When he didn’t answer her, she went on.
“I can’t quite see how, without taxes from the other eleven Kingdoms, we could manage here at Brightwater to continue a planetwide communications system. You ask the Economist what it costs to run the comsets if you think it can be done for the price of eggs, dear Uncle. Furthermore, it appears to me that sending out comset broadcasts from this separate and sovereign nation into the other separate and sovereign nations would constitute interference in their national affairs. I surely wouldn’t want to be guilty of that, would you? Downright unboonely. Sticking our noses in where they’re not wanted.”
“Responsible,” said Donald Patrick, “when those comsets go dead, all over this world, there’s going to be an uproar like . . . like . . .”
“They’ll have to send their uproar by ship, Mule, or lizzy,” said Responsible grimly. “They’ll not be sending anything else by comset.”
“Oh, now,” said Jubal Brooks, still staring at her, and his coffee going stone-cold in his cup, “I object! There’s no need to go off into extremes like that, and you never said a word of warning before the vote.”
Granny Hazelbide saved her the trouble of answering.
“You mean to tell me,” she demanded, beating her fork on the edge of her plate to point out her opinions, “you mean to sit there and tell me that a whole roomful of grown men, and those men trusted these past I don’t know how many years with the governing of this entire planet, they needed to be told such baby stuff as that?”
“Well, Granny Hazelbide, I don’t know that I care for your tone!” he protested. “We were fully cognizant of the political facts. Fully cognizant!”
The Granny snorted and went back to her eating, talking through the mouthfuls.

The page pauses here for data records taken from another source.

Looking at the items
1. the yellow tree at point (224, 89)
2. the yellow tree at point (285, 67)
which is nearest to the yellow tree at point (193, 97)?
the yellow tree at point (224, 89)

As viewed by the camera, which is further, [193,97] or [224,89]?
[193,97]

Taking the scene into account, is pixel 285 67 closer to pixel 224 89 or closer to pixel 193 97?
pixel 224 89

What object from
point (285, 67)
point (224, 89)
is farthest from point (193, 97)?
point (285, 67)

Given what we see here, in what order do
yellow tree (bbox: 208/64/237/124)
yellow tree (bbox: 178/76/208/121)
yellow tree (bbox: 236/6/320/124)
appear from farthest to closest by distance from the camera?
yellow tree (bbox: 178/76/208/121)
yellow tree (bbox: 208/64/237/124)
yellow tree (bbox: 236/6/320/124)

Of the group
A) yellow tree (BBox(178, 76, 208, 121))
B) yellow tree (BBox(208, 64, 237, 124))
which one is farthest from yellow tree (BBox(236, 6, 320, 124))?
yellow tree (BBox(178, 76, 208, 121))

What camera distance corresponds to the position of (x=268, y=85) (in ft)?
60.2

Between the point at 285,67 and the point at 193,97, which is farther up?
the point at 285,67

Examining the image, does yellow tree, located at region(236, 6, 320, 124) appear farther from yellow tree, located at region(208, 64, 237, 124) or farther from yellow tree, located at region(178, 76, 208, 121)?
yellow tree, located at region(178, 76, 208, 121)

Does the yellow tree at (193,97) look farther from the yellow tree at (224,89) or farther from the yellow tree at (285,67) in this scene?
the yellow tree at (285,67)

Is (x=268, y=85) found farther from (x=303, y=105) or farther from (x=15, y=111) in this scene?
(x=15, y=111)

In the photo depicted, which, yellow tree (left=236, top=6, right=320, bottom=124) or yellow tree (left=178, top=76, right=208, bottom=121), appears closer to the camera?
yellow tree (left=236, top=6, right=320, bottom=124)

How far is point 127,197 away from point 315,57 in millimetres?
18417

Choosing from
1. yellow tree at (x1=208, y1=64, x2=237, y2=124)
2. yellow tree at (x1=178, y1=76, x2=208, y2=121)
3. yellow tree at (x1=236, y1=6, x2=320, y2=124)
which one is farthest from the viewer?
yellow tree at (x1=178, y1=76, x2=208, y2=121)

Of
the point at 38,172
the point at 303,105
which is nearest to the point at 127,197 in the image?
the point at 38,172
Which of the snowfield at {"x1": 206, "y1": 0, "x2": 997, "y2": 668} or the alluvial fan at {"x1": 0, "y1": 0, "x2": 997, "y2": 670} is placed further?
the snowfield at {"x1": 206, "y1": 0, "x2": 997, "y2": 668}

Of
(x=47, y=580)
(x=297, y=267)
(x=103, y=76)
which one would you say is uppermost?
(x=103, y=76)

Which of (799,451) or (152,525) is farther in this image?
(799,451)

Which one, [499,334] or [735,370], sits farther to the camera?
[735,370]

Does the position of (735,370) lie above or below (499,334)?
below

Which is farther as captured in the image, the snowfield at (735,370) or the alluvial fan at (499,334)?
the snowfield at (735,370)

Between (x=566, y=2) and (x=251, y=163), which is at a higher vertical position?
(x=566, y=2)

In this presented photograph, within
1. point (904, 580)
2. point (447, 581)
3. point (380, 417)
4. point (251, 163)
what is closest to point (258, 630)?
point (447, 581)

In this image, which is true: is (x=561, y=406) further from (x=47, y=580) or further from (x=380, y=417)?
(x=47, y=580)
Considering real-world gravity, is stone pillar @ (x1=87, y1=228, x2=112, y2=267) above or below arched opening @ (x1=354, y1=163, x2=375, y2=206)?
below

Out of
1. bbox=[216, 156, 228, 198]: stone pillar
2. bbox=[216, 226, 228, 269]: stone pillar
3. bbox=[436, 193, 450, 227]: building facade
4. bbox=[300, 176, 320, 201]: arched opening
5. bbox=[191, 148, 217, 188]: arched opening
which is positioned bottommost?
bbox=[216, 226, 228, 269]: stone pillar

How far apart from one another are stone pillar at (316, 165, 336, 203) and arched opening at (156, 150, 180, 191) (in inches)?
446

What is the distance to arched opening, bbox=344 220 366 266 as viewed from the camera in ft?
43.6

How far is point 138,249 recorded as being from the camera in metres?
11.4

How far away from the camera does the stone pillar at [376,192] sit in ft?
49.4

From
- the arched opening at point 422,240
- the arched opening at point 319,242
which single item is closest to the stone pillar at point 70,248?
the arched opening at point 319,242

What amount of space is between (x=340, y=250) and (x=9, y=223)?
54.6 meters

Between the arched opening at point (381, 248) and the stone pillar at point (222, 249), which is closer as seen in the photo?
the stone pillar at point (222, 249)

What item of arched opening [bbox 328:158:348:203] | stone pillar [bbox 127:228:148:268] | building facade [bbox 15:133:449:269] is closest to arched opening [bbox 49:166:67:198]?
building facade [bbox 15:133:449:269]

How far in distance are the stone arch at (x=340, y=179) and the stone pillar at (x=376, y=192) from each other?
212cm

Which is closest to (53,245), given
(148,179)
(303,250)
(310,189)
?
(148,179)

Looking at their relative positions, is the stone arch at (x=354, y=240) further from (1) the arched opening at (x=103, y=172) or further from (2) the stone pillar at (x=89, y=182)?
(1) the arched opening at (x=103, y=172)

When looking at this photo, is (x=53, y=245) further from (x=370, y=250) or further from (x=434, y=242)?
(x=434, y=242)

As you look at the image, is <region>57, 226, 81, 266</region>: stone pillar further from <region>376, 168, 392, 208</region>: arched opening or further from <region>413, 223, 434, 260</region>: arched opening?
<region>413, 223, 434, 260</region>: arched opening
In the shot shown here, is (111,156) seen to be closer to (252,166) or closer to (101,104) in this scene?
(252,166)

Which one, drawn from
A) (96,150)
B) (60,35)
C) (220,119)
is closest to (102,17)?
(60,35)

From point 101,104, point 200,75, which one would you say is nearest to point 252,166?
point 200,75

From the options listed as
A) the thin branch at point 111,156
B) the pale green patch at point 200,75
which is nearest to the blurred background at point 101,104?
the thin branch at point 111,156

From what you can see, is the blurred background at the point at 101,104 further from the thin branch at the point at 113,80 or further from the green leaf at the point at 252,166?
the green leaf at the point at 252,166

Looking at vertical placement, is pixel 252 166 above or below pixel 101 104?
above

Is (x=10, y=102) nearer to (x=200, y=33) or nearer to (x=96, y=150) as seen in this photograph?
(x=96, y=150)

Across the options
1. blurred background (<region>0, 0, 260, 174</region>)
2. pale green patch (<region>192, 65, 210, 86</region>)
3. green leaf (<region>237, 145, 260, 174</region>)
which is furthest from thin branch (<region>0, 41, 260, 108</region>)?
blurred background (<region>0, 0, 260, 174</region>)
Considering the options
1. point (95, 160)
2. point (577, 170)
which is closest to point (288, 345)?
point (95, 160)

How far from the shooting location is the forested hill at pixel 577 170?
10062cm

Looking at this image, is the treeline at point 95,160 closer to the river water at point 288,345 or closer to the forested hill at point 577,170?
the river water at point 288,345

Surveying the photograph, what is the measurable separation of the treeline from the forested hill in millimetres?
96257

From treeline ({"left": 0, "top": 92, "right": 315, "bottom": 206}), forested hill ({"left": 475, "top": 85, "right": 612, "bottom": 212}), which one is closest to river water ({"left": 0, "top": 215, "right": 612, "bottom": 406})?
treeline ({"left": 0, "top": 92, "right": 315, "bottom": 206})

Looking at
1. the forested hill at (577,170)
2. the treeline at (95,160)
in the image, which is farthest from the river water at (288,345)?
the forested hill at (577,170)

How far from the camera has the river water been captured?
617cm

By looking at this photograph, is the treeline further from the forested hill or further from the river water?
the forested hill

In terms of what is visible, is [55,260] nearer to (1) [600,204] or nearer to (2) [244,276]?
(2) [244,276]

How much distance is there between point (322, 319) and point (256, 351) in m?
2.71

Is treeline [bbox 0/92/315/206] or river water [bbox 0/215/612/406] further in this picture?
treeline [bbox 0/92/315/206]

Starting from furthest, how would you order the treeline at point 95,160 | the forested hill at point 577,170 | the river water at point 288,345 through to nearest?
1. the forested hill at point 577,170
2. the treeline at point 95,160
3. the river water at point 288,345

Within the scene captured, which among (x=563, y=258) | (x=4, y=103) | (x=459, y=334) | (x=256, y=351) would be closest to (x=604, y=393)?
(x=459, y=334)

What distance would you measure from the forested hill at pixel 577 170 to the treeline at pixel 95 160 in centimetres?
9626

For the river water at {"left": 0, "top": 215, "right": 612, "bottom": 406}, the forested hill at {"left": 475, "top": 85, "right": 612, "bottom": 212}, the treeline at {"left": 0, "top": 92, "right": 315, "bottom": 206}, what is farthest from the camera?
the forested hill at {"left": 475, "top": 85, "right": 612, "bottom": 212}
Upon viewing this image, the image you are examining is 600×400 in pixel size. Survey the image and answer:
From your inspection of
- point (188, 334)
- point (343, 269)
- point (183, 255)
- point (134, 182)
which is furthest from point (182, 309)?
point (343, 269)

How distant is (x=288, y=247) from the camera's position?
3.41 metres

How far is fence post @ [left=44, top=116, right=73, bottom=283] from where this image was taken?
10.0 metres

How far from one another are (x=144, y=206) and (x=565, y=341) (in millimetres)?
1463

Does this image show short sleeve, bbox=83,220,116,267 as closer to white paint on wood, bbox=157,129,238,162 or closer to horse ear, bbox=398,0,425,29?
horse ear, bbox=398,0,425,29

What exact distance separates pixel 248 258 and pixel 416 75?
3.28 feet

“Would of done you a sight more good to be just a tad cognizant-cognizant!-of the practical common-sense facts,” she said. “I’m with Responsible; it never would of entered my head that you men all assumed the Kingdoms could pull out of the Confederation and put crowns on all their pointy little heads and still count on all the services to go on just like they always had. And no reason it should of entered Responsible’s head, either-it was obvious to a plain fool. You men made your decision; now you can live with it.”
“You can be certain,” put in Responsible, “that Castle Traveller had thought of every one of the practical consequences. And were mighty careful not to point them out to any of the rest of the baa-goats in the room, who-I might add-it is not my place to lead by the hand and pick up after. Why didn’t you think?”
“Responsible, you can’t talk to Jubal like that,” said Emmalyn, and then jumped as Patience pinched her under the table.
“I beg your pardon, Emmalyn,” said Responsible, “but I suggest you consider carefully what your Jubal, and the rest of the Brightwater men present at the Hall-not to mention our so-called friends and allies-allowed to happen. Then, you care to speak sharp to me on their behalf, I’ll listen to you.”
“Responsible-”
“If,” she went on, “if procedure’d been held to, as Donald Patrick had full authority to insist that it should be-he was Chair, remember?-if there’d been the rest of the speeches for and against, and the rebuttals, as the law calls for, then there’d of been time for these matters to be raised. One of the Lewis delegates, someone from Castle McDaniels or Castle Motley, someone among you distinguished gentlemen, would no doubt have asked the necessary questions. Such as: how did the others plan to get along without the comset system, that’s been broadcast from Brightwater these many hundred years? Such as: what happens to supply deliveries, that have been worked out and run by the computers at Castle Brightwater since the day they were hooked upand the only Kingdoms with ships large enough to serve as supply transport are Brightwater and Guthrie?”